The duplex turned out to be nice but not nice enough. Depressing living room, basement which floods and won't work as a laundry room, no yard, not a very warm place. But a nice neighbor. Whose sons go to the school Damian will probably attend and who both play musical instruments (one is in fact a drummer!). We were almost kind of tempted, but not.

We went to my friend Cathy's for dinner (and a dip in their pool) and I called the carriage house owner to tell her we want the place. She ran the credit check. We went back over to the house after dinner, met her husband and kids. I was worried about this part. Would the husband be stuffy? Would Damian like the kids, his neighbors? Was this workable, would personalities mesh?
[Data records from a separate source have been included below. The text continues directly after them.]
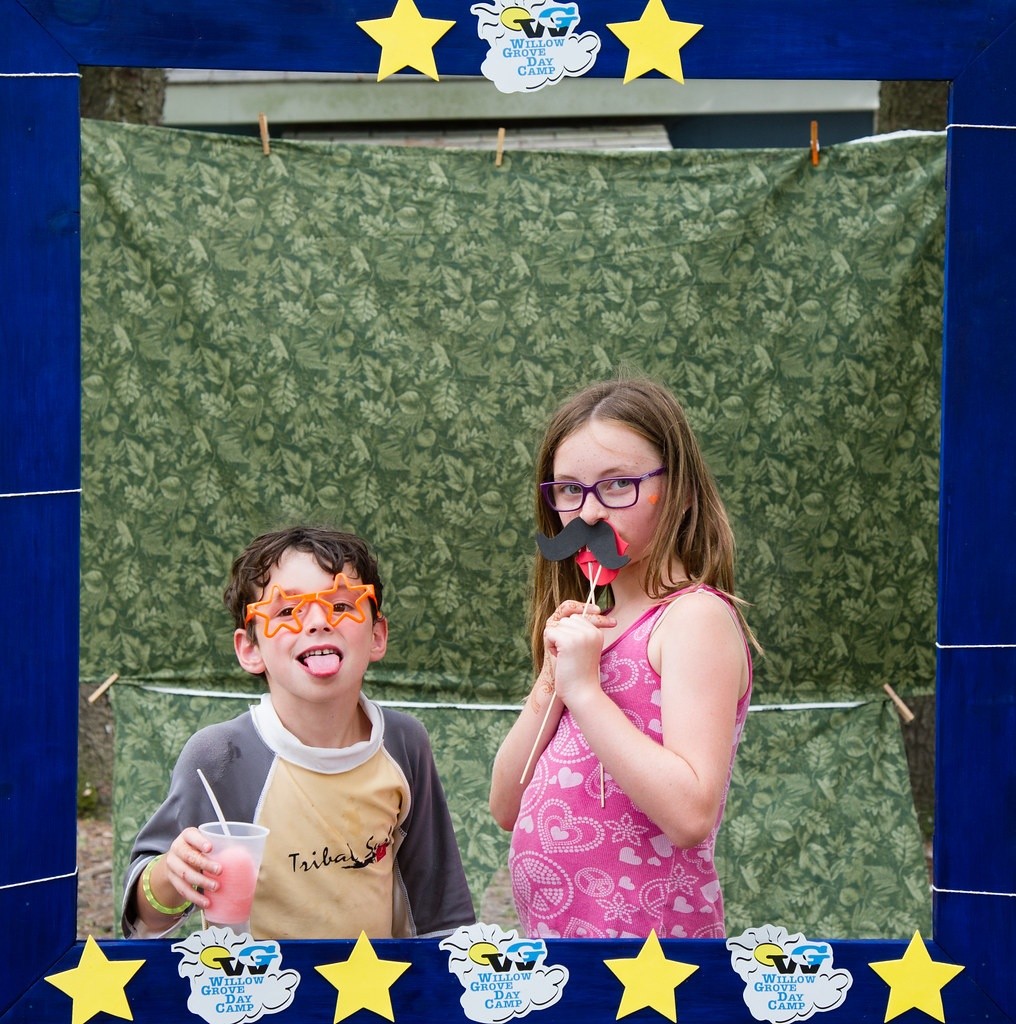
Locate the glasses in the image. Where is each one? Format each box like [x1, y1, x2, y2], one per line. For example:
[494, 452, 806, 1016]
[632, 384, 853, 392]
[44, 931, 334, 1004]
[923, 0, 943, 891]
[540, 467, 668, 512]
[246, 572, 380, 639]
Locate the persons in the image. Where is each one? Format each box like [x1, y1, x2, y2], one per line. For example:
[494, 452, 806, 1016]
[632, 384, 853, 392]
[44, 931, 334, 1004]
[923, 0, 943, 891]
[119, 527, 476, 939]
[489, 381, 765, 939]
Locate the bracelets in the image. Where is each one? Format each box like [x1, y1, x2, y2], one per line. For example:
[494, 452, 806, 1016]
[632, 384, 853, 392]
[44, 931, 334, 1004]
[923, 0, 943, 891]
[142, 853, 199, 915]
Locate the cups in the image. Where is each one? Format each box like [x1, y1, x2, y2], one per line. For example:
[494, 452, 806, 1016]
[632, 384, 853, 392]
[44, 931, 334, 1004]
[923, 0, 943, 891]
[198, 821, 270, 924]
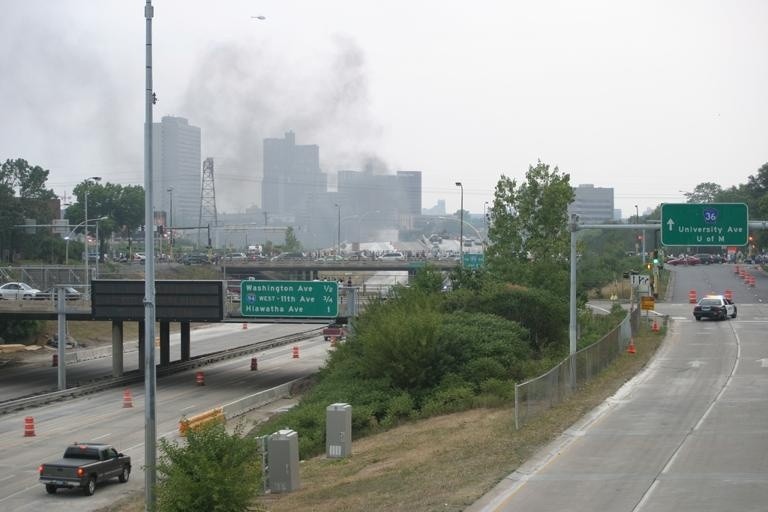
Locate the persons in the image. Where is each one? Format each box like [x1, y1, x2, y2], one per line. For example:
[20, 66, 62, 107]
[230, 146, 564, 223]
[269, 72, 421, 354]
[313, 276, 352, 287]
[670, 250, 768, 266]
[116, 247, 459, 264]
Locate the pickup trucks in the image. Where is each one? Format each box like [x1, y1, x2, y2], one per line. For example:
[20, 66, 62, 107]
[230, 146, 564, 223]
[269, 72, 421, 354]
[39, 443, 131, 497]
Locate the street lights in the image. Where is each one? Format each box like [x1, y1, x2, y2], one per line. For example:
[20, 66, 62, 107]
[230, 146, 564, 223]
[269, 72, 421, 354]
[455, 182, 463, 253]
[483, 201, 488, 235]
[166, 189, 172, 251]
[634, 205, 638, 223]
[65, 176, 108, 265]
[333, 203, 340, 251]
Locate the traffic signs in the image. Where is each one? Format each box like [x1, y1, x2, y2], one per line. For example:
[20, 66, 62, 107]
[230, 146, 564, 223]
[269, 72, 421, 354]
[660, 203, 748, 246]
[239, 280, 338, 317]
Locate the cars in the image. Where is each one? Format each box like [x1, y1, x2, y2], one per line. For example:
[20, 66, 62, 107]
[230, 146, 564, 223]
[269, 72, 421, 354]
[625, 250, 634, 257]
[222, 252, 248, 262]
[439, 253, 464, 262]
[134, 252, 145, 264]
[270, 251, 306, 264]
[0, 282, 79, 301]
[227, 290, 239, 303]
[325, 255, 344, 260]
[323, 324, 347, 341]
[666, 253, 767, 266]
[692, 294, 736, 321]
[375, 251, 406, 261]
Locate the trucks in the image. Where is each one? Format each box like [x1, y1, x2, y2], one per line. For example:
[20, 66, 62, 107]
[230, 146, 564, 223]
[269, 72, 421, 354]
[432, 233, 449, 249]
[463, 236, 480, 247]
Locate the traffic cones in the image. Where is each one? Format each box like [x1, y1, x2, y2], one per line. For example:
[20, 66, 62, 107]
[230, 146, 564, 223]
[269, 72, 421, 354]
[650, 317, 659, 332]
[626, 336, 635, 353]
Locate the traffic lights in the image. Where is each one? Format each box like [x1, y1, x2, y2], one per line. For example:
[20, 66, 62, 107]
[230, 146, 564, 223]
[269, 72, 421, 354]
[652, 250, 658, 264]
[637, 235, 642, 240]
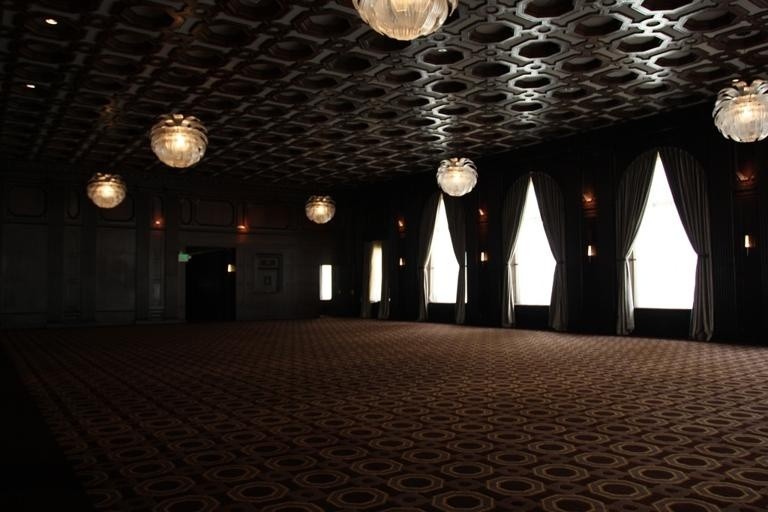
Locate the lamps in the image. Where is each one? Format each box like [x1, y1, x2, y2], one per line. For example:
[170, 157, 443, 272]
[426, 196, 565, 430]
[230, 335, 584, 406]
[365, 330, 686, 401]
[711, 27, 768, 143]
[434, 146, 481, 198]
[84, 112, 210, 209]
[303, 182, 337, 227]
[350, 0, 460, 44]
They did. The girls took Damian down to their playroom, I heard giggles floating up. His giggles. And we liked the husband and I think he liked us.

We have a place to live in our new town. We signed a year's lease. They know our situation, know we plan to buy again sooner or later. Hell, I wouldn't be surprised if they end up helping us look! Nice people. My kind of people. Feels like coming home.

It'll be tricky fitting our furniture into a space smaller than we're used to but we can discard some and store some if need be. It may feel strange at first, two very small bedrooms instead of three-smallish-plus-office. But the open main space feels so good, so welcoming, and we got what we wanted above all else. Peace and light and a lease that starts in September.

Posted by Tamar at 08:10 PM | Comments (4) | TrackBack

June 09, 2005

this is how it goes

I spent most of yesterday in a deep blue funk. I feel much better today, even though the situation is the same. Maybe I'm resigned. Maybe it's started to seem almost inevitable, the evolution of a city, and I'm partaking in that process whether or not I want to do so.

We've had three offers for the house. All from builders or investors with intent to build. None from people who would actually want to live here. At least four people/sets of people walked away from viewing the house saying they loved it and planned to make an offer and then… didn't. I think they all went home and, once they were no longer standing here, the spell was gone and the "Oh my god, sandwiched between apartment buildings??" reality hit full blast.

It was different when we bought the house. Not because it was an easy decision then. It wasn't. But because we were dealing with less than half the expense. Prices are so out of control in LA now. People are spending so very much money. And this is not a situation that can improve. You can add onto a small house. A dicey neighborhood can become gentrified. Apartment buildings aren't going to metamorphose into single family homes. You're stuck with them. It's no wonder if prospective buyers look at each other and say, "We're going to pay all that cash and live like that? Why on earth??" And, too, I think the recent spate of articles about the imminent housing bubble burst has people second guessing their choices. Rightly so. They may have to live in them a long time. That, or sell at a loss.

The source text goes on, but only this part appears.